Exercise tasks:
a - In the passage on museums, what does each visitor receive at the start of the tour of the United States Holocaust Memorial Museum?
b - Extend the passage on museums, beginning after its final sentence.

Article:
::::::

An iconic theater, Ford's Theatre is recognized as the place where President Abraham Lincoln was assassinated on April 14th, 1865. A century later on January 1968, the theater was reopened again for a performance after being under the management of numerous government organizations including the United States Department of War and National Park Service. Also found within the Ford's Theatre is a Lincoln Museum that displays artifacts from the assassination, including the gun Lincoln was shot with. Mementos from Lincoln's life are also on display.
Visitors should come prepared for an experience they're will not forget when visiting the United States Holocaust Memorial Museum. At the start of the tour, each visitor is given an identity card of a Holocaust victim that matches the visitor's own age and gender. Ordinary reality is skewed through off-center stairways, weird angles and the shadows of other visitors on the glass walkways overhead. An elaborate audio-visual display includes interviews, films and photographs. The Hall of Remembrance provides a calm, empty space at the end of the tour where one can reflect on the experience. The museum discourages children under 11 from attending. Admission to the museum is free. However, from March through August a free pass is required to enter the Permanent Exhibition. Passes are not required to gain entrance to the museum building, or to go to any of the smaller exhibitions, memorials, or special programming.
Dating back to 1946, the National Air and Space Museum is home to quite a few aircraft that narrate fascinating stories. Everything from the iconic Wright Brothers' Flyer and Charles Lindbergh's Spirit of St. Louis to World War II planes and Apollo 11 is displayed here, attracting history aficionados, science buffs and aviation fans alike. you also have the option of using the audio-visual aid to understand the technical aspects. Also found here is the Lockheed Martin IMAX Theater where you can marvel at aircraft and space films on the five-story screen. Apart from that, the National Air and Space Museum also has the original Star Trek model of the USS Enterprise on display, which is a special attraction.

::::::

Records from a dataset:
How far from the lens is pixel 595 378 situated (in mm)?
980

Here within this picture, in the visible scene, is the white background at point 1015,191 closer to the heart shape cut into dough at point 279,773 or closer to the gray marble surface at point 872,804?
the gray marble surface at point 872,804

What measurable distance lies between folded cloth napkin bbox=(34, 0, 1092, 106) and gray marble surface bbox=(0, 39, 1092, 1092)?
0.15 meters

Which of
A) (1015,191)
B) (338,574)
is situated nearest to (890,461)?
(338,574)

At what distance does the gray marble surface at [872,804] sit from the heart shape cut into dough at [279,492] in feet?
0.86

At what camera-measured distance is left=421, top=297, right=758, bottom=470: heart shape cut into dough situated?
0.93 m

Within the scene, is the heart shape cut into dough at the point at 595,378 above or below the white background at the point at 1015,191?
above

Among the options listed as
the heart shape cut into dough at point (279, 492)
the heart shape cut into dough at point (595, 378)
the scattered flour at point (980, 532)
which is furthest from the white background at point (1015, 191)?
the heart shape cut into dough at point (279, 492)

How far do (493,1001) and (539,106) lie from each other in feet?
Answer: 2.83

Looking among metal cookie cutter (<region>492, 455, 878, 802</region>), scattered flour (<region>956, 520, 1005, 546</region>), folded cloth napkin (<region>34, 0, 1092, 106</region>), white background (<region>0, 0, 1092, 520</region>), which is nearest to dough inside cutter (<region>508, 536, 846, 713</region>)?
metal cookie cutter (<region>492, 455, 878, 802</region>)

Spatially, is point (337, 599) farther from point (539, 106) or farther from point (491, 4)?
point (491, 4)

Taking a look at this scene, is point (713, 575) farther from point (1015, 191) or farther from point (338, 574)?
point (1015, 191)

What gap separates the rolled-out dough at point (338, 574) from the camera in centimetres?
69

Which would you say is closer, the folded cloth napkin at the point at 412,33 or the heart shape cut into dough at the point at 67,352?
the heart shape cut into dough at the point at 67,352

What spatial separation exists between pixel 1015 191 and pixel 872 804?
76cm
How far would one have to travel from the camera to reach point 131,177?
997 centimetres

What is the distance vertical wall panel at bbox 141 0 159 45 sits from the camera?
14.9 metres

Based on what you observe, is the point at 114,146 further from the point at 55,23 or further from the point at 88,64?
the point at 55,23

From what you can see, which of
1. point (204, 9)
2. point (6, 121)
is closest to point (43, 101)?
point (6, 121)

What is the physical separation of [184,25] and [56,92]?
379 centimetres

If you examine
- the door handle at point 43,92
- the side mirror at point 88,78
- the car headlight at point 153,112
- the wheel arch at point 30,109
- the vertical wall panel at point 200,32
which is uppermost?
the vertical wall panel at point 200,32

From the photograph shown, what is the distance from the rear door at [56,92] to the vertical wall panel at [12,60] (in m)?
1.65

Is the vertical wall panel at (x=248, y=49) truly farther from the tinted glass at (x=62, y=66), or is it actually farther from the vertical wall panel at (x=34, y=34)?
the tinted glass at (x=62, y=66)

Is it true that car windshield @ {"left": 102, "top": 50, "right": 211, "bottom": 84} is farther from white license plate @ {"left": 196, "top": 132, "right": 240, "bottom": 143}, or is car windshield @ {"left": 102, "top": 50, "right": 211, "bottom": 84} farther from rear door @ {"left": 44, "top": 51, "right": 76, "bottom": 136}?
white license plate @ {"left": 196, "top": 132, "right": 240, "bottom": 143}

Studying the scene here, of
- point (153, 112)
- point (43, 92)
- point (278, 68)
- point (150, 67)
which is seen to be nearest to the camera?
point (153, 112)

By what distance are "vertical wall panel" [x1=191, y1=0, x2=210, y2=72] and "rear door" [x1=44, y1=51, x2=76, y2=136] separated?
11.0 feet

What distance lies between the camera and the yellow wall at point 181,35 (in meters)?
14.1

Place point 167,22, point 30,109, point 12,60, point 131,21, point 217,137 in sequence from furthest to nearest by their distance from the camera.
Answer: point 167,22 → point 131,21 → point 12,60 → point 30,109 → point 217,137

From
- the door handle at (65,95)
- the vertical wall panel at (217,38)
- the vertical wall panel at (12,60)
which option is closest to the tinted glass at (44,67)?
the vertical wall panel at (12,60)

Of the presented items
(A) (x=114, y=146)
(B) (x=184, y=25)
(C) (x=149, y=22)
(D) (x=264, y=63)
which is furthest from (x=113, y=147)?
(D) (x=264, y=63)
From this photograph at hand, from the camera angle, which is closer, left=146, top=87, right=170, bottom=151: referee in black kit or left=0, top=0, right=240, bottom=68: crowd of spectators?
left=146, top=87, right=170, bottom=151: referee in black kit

::::::

Task answers:
a - An identity card of a Holocaust victim that matches the visitor's own age and gender.

b -
Tucked into a courtyard in the heart of busy Georgetown, the Old Stone House dates back to 1765. It is believed to be the oldest building in Washington and the only one remaining from the pre-Revolutionary period. The house provides a glimpse of mid-18th century life in a cramped but functional living space. Simple furnishings can be found in most rooms.
The eight-sided, 19th-century home of John Tayloe III, a wealthy contemporary of early US presidents, offers an interesting glimpse into both history and architecture. President Madison resided here after the White House was burned in the War of 1812. The Treaty of Ghent was signed in the Octagon's study at the war's end. Architectural exhibits are integrated into the fine house with its period furnishings. The building itself is a masterpiece, designed by William Thornton, the architect of the U.S. Capitol and other high points of Federal-era Washington.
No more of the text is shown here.